*** Block opens ***
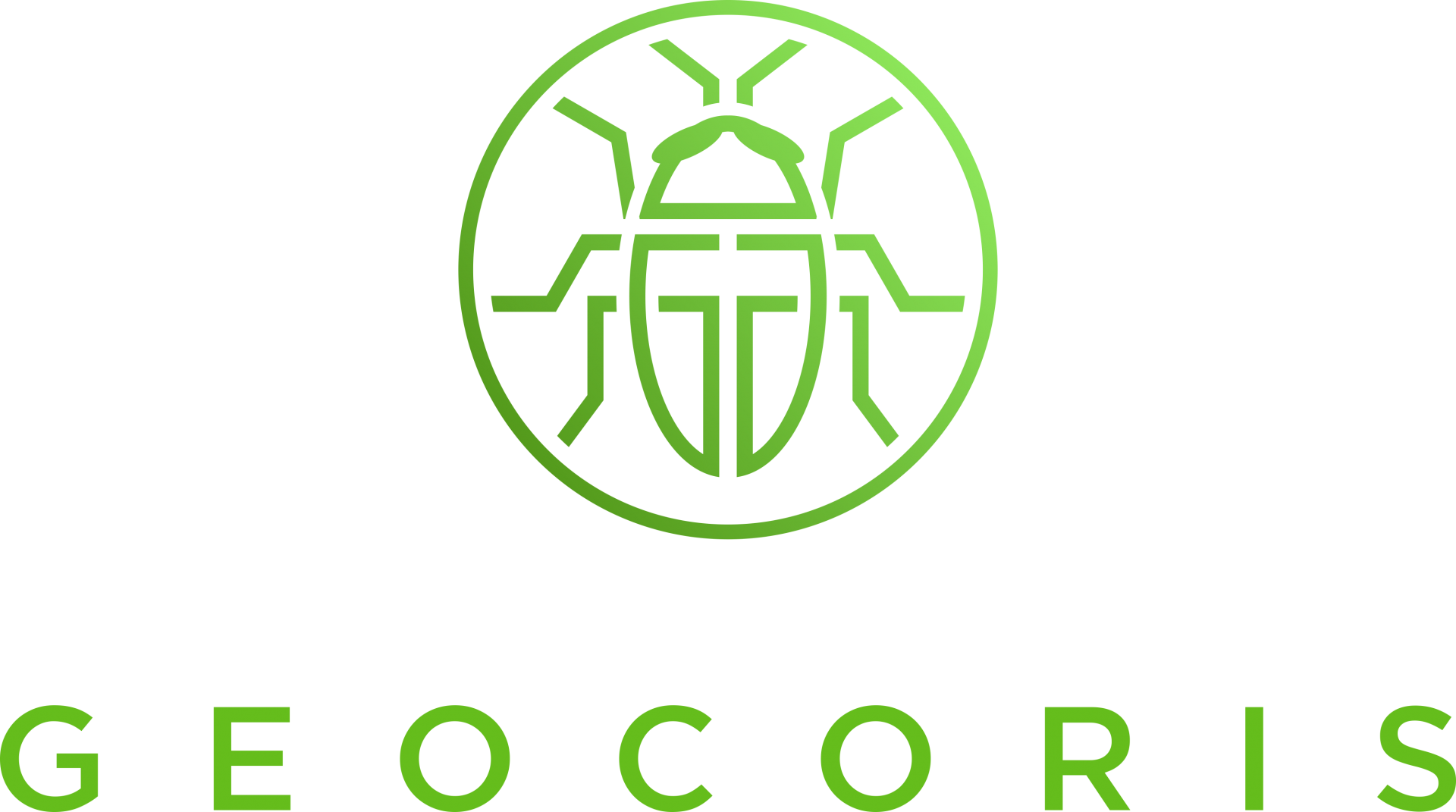 GEOCORIS (green)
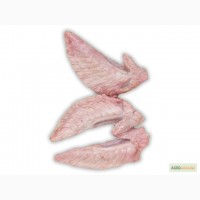 Закупляєм третю фалангу індичого крила / Закупаем третью фалангу индюшиного крылья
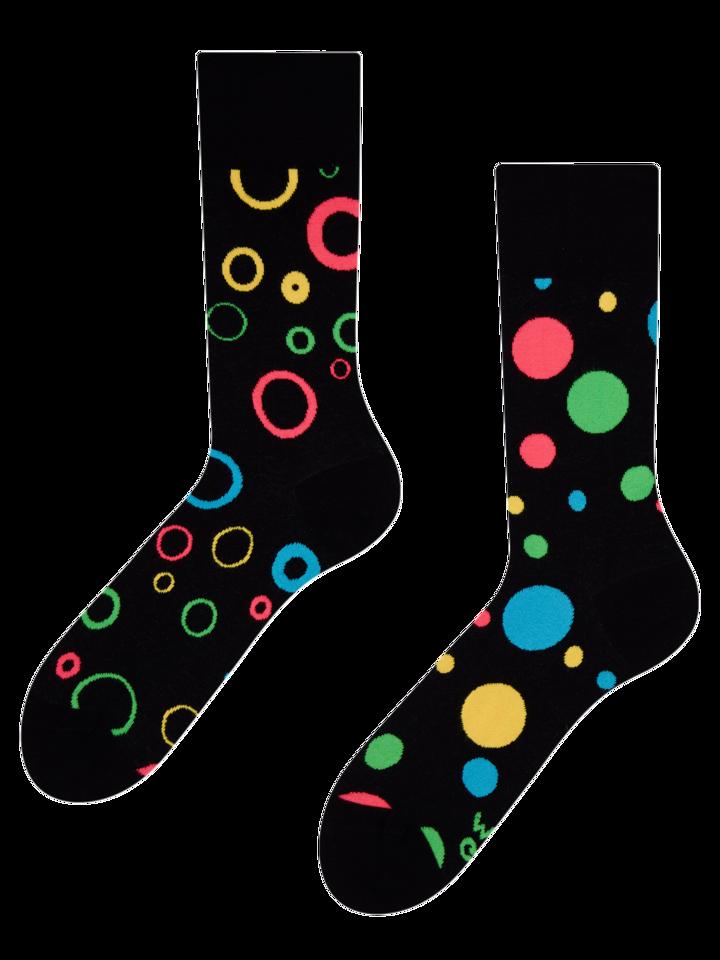 Original gift Regular Socks Neon Dots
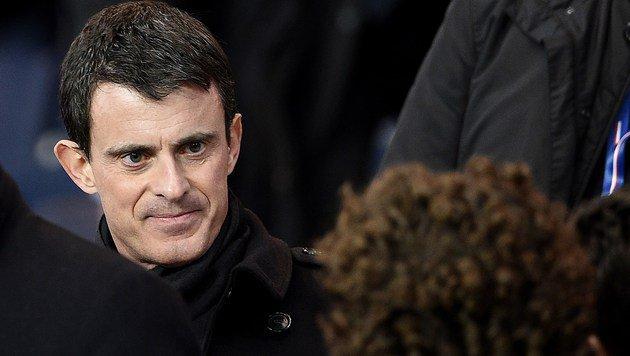 Premierminister Manuel Valls (Bild: APA/AFP/FRANCK FIFE)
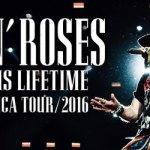 9  festivais e shows de rock que vão agitar o Brasil até o final do ano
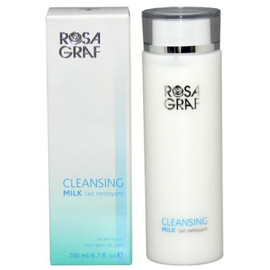 Rosa Graf Cleansing Milk 6.8Oz.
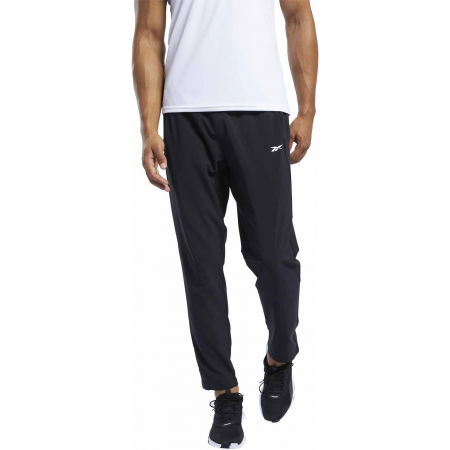 Men's pants - Reebok WORKOUT WOVEN TRACKSTER PANT - 2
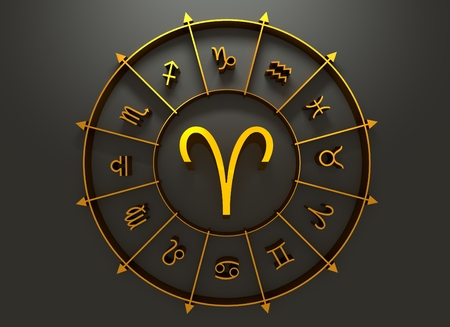augury: Ram astrology sign. Golden astrological symbol in the circle of others sings. 3D rendering Stock Photo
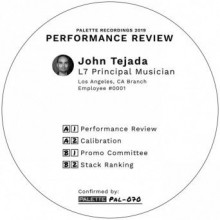 John Tejada - Performance Review (Palette)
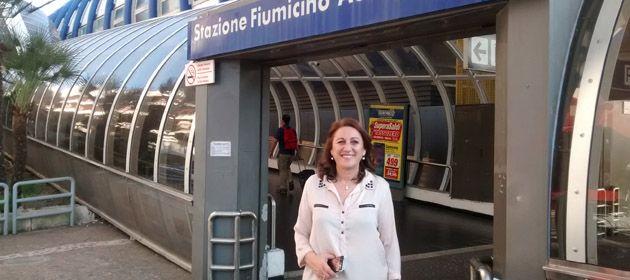 La intendenta Mónica Fein subió una fotografía a su cuenta de Twitter ni bien arribó a Roma.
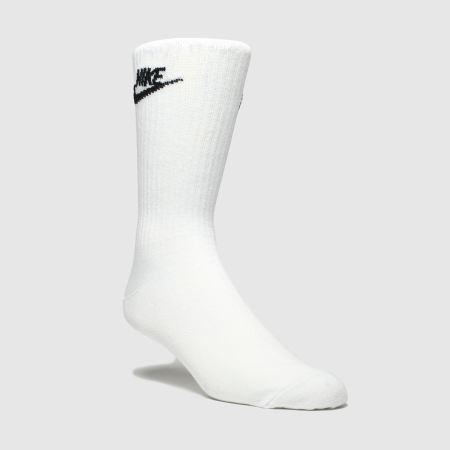 Nike Everyday Essential 3pktitle=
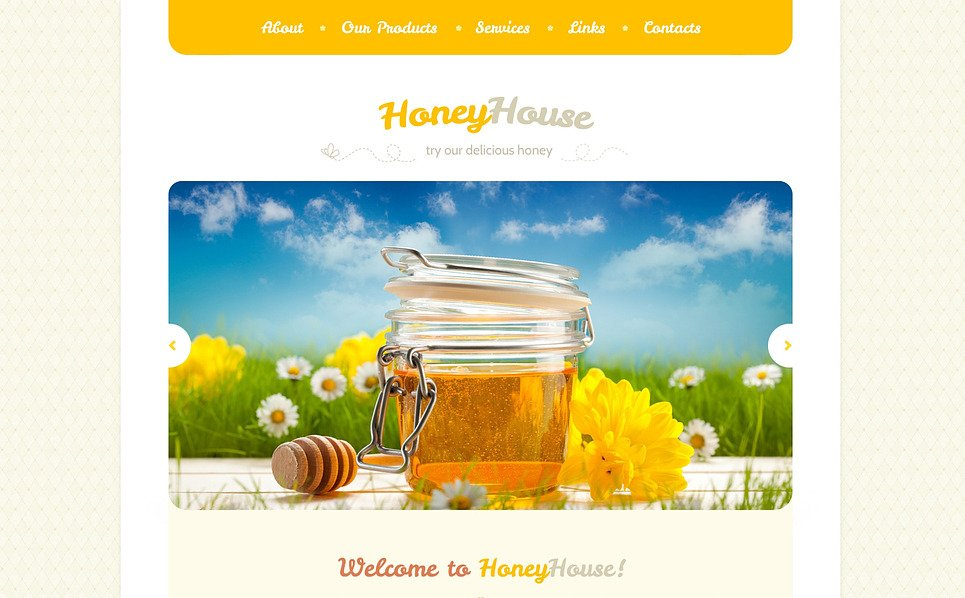 Responsive Website template over Honingwinkel  New Screenshots BIG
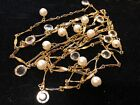 Fabulous Designer Signed Swarovski Crystal Faux Pearl Necklace 52 inch Collectab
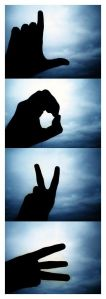 sign language love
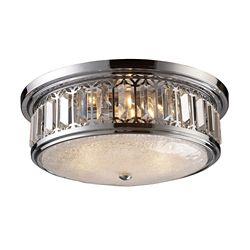Titan Lighting 3-Light Ceiling Mount Polished Chrome Flush Mount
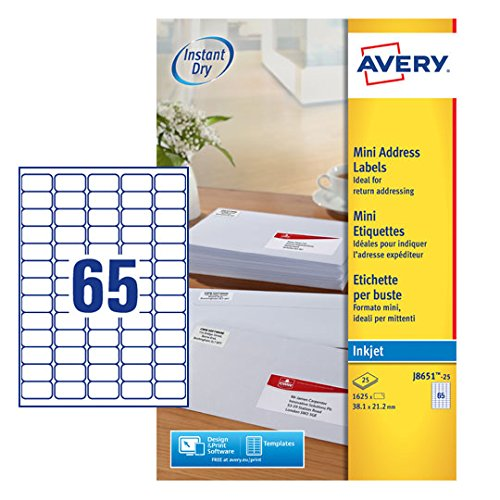 J8651 Avery White Mini Label Inkjet
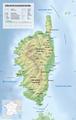 Reliefkarte Korsika 2018.png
*** Block closes ***
[REQUIRED WORK] Would you mind repeating the records above exactly, without the pictures?

[REPLY TO THE TASK]
 GEOCORIS (green)
 Закупляєм третю фалангу індичого крила / Закупаем третью фалангу индюшиного крылья
 Original gift Regular Socks Neon Dots
 Premierminister Manuel Valls (Bild: APA/AFP/FRANCK FIFE)
 9  festivais e shows de rock que vão agitar o Brasil até o final do ano
 Rosa Graf Cleansing Milk 6.8Oz.
 Men's pants - Reebok WORKOUT WOVEN TRACKSTER PANT - 2
augury: Ram astrology sign. Golden astrological symbol in the circle of others sings. 3D rendering Stock Photo
 John Tejada - Performance Review (Palette)
 La intendenta Mónica Fein subió una fotografía a su cuenta de Twitter ni bien arribó a Roma.
 Nike Everyday Essential 3pktitle=
 Responsive Website template over Honingwinkel  New Screenshots BIG
 Fabulous Designer Signed Swarovski Crystal Faux Pearl Necklace 52 inch Collectab
 sign language love
Titan Lighting 3-Light Ceiling Mount Polished Chrome Flush Mount
 J8651 Avery White Mini Label Inkjet
 Reliefkarte Korsika 2018.png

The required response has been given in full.